I got help the next day. I had nothing to lose. Anger drove me to action and took me away from the decades of inaction.
Get pissed off if you’re not where you want to be in life.
“In order to get lucky, you have to remove the ‘black holes’ from your existence.”
(Sahil Bloom, wannabe friend I hope to have one day)
The best advice is often wrapped in an analogy you can picture.
Black holes can be people, actions, or behaviors you know are bad. Things Sahil says, like toxic people, complaining too much, being fearful of embarrassment, an end-of-America mindset, and a resistance to talking to strangers. These black holes all produce anti-luck.
They work against you. No matter how hard you push forward, black holes appear in your path and take you backward.
Find the black holes and delete them. Self-awareness helps identify them.
“The older you get, the more you realize it’s less about what you want and more about what you’re willing to give up.”
(Mark Manson, guy I once spoke to online)

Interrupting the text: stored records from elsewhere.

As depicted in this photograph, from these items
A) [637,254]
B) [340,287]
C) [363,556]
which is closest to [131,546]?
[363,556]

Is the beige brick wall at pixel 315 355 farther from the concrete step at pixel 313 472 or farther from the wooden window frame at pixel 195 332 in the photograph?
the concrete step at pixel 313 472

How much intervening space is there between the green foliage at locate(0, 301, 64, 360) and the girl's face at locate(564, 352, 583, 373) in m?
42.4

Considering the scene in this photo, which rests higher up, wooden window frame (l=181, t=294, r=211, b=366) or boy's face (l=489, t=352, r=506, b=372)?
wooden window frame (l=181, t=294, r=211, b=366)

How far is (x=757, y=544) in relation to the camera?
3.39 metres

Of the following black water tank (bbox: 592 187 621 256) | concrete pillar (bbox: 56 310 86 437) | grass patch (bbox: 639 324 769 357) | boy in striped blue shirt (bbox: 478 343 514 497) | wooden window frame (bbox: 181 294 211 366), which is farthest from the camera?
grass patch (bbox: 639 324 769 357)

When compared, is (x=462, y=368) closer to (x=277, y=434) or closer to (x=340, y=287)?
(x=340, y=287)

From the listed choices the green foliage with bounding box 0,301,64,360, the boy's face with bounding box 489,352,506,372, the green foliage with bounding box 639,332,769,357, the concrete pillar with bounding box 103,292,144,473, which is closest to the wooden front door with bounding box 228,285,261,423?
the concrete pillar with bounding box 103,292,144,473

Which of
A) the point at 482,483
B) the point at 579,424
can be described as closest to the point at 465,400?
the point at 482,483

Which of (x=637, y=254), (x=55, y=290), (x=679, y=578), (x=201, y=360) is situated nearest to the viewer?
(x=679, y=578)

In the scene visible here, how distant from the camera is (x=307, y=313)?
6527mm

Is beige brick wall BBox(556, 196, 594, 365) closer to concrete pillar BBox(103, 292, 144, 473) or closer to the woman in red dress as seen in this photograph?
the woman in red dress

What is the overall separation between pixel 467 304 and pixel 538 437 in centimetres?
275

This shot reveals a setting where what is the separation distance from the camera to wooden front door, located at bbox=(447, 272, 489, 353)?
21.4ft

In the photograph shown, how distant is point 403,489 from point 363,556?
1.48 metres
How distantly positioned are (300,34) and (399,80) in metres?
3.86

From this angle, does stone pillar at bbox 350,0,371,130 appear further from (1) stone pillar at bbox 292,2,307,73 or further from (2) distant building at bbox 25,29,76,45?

Whatever it is you want in life, you’ve got to give up something to get it. It’s often either time or energy. No sacrifice, no wins.
“You’ll read 1000–2000 more books and see your parents 20 more times before you die.”
(A close mentor)
This advice is borrowed from a few people and mashed together by my mentor. Measuring our lives in things other than years changes our perspective and helps realign our brains.
When you count the rest of your days on earth in the number of books you can read, it’s quite short. I’m a slow reader so I’ve probably got a few hundred left in me.
The one that makes me emotional is measuring my life in how many more times I will see my parents. I get to see them a few times a year. They’re elderly. So I probably have about 20 more trips to see them before they leave this world.
Thinking about that thought kills all my fears and gives me a level of gratitude for all they’ve done for me that’s hard to describe.
Measure the rest of your life in books or trips to see loved ones. Time will slow down.